**取り組む課題**.
a – 記録のうち、「Of (196,689), (1087,410), which」を含む行に始まり記録の末尾に終わる部分を、両端の行も含めて一字一句変えずに書き写せ。
b – 顕微鏡システムに関する本文を、最後に示された文の後から書き継げ。

== 提示本文

説明

顕微鏡システム

【課題】タッチパネルの操作に対して適切なタイミングで追従して顕微鏡装置の電動ユニットを駆動する顕微鏡システムを提供する。
【解決手段】顕微鏡装置2に含まれる複数の電動ユニットの各々を駆動させて標本試料Sを観察する顕微鏡システム1であって、標本試料Sを撮像した画像データに対応する画像を表示するとともに、複数の電動ユニットの各々の駆動に関する操作情報を表示する表示部62と、表示部62の表示画面上に設けられ、外部からの物体の接触位置に応じた入力を受け付けるタッチパネル63と、タッチパネル63から出力される接触位置の入力に応じた位置信号を記憶する記憶部73と、タッチパネル63から位置信号が出力されて、この位置信号の出力が停止したとき、記憶部73に記憶された位置信号を取得し、この位置信号に基づいて、顕微鏡装置2の複数の電動ユニットの各々を駆動する駆動信号を出力する駆動制御部743と、を備える。

【発明の詳細な説明】
【技術分野】
【0001】
本発明は、タッチパネルによるタッチ操作によって、標本試料を拡大観察する顕微鏡システムに関する。
【背景技術】
【0002】
近年、顕微鏡システムでは、ジョイスティックまたはハンドスイッチのような操作コントローラに替えて、タッチパネルを用いた操作コントローラで顕微鏡装置の各構成部を操作する技術が知られている(特許文献1参照)。この技術では、表示モニタの表示領域に、顕微鏡システムに含まれる複数の電動ユニットの各々の操作を示す操作情報を表示させるとともに、タッチパネルから出力される外部からの物体の接触位置に応じた位置信号に応じて顕微鏡装置の電動ユニットを駆動制御することで、直観的な操作を可能にしている。

====
== 提供データ

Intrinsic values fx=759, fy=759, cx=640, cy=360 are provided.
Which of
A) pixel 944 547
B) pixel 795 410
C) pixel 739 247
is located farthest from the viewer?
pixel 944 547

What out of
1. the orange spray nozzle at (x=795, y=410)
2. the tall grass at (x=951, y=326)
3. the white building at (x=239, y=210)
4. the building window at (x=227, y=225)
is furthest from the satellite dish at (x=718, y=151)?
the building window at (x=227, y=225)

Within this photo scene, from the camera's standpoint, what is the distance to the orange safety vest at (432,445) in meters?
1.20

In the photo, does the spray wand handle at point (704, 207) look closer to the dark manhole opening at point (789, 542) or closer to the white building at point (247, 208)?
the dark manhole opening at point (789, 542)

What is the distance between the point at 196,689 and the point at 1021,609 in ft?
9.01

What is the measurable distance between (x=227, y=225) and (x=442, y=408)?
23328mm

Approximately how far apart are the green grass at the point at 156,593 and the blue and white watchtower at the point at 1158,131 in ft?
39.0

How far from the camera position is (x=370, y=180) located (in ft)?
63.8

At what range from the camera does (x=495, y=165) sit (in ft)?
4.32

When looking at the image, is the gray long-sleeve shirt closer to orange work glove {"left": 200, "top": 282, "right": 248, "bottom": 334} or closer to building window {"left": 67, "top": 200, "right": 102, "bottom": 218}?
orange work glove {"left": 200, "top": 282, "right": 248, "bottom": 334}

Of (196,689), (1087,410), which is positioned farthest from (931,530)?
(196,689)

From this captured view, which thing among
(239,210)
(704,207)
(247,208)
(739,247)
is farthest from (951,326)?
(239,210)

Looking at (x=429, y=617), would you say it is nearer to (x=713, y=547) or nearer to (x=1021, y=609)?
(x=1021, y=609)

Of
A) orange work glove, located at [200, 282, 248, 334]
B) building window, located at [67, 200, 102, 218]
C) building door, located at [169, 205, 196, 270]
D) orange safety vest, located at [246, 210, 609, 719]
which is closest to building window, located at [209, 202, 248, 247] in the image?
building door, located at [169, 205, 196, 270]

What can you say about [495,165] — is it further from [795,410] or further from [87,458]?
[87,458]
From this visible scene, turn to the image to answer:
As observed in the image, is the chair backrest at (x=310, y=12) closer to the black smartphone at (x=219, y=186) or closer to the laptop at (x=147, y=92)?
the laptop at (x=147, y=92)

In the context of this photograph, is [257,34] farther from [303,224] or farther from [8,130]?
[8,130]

====

**課題の解答**.
a –
Of (196,689), (1087,410), which is positioned farthest from (931,530)?
(196,689)

From this captured view, which thing among
(239,210)
(704,207)
(247,208)
(739,247)
is farthest from (951,326)?
(239,210)

Looking at (x=429, y=617), would you say it is nearer to (x=713, y=547) or nearer to (x=1021, y=609)?
(x=1021, y=609)

Of
A) orange work glove, located at [200, 282, 248, 334]
B) building window, located at [67, 200, 102, 218]
C) building door, located at [169, 205, 196, 270]
D) orange safety vest, located at [246, 210, 609, 719]
which is closest to building window, located at [209, 202, 248, 247] in the image?
building door, located at [169, 205, 196, 270]

What can you say about [495,165] — is it further from [795,410] or further from [87,458]?
[87,458]
From this visible scene, turn to the image to answer:
As observed in the image, is the chair backrest at (x=310, y=12) closer to the black smartphone at (x=219, y=186) or closer to the laptop at (x=147, y=92)?
the laptop at (x=147, y=92)

In the context of this photograph, is [257,34] farther from [303,224] or farther from [8,130]?
[8,130]

b –
【先行技術文献】
【特許文献】
【0003】
【特許文献1】特開2011−118188号公報
【発明の概要】
【発明が解決しようとする課題】
【0004】
しかしながら、上述した技術では、ユーザがタッチパネルにタッチした通りに顕微鏡装置の電動ユニットが動作しないという問題点があった。たとえば、ユーザがタッチパネルにタッチしながら顕微鏡装置の電動ユニットを所望の位置に動作させる場合、タッチパネルから出力される位置信号が間欠的に出力されるため、ユーザがタッチパネル上で操作を行ってから顕微鏡装置の電動ユニットが駆動するまでに時間差が生じ、ユーザは、駆動していないと判断して、必要以上にタッチパネルを操作するなど、誤った操作を行う可能性があった。
【0005】
本発明は、上記に鑑みてなされたものであって、タッチパネルの操作に対して適切なタイミングで追従して顕微鏡装置の電動ユニットを駆動する顕微鏡システムを提供することを目的とする。
【課題を解決するための手段】
【0006】
上述した課題を解決し、目的を達成するために、本発明にかかる顕微鏡システムは、顕微鏡装置に含まれる複数の電動ユニットの各々を駆動させて標本試料を観察する顕微鏡システムであって、前記標本試料を撮像した画像データに対応する画像を表示するとともに、前記複数の電動ユニットの各々の駆動に関する操作情報を表示する表示部と、前記表示部の表示画面上に設けられ、外部からの物体の接触位置に応じた入力を受け付けるタッチパネルと、前記タッチパネルから出力される前記接触位置の入力に応じた位置信号を記憶する記憶部と、前記タッチパネルから前記位置信号が出力されて、該位置信号の出力が停止したとき、前記記憶部に記憶された前記位置信号を取得し、該位置信号に基づいて、前記複数の電動ユニットの各々を駆動するそれぞれの駆動信号を前記複数の電動ユニットに出力する駆動制御部と、を備えたことを特徴とする。
【0007】
また、本発明にかかる顕微鏡システムは、上記発明において、前記駆動制御部は、前記位置信号が一定時間を超えて前記タッチパネル上の略同じ位置に対応した信号である場合、前記記憶部に記憶された前記位置信号を取得して前記駆動信号を出力することを特徴とする。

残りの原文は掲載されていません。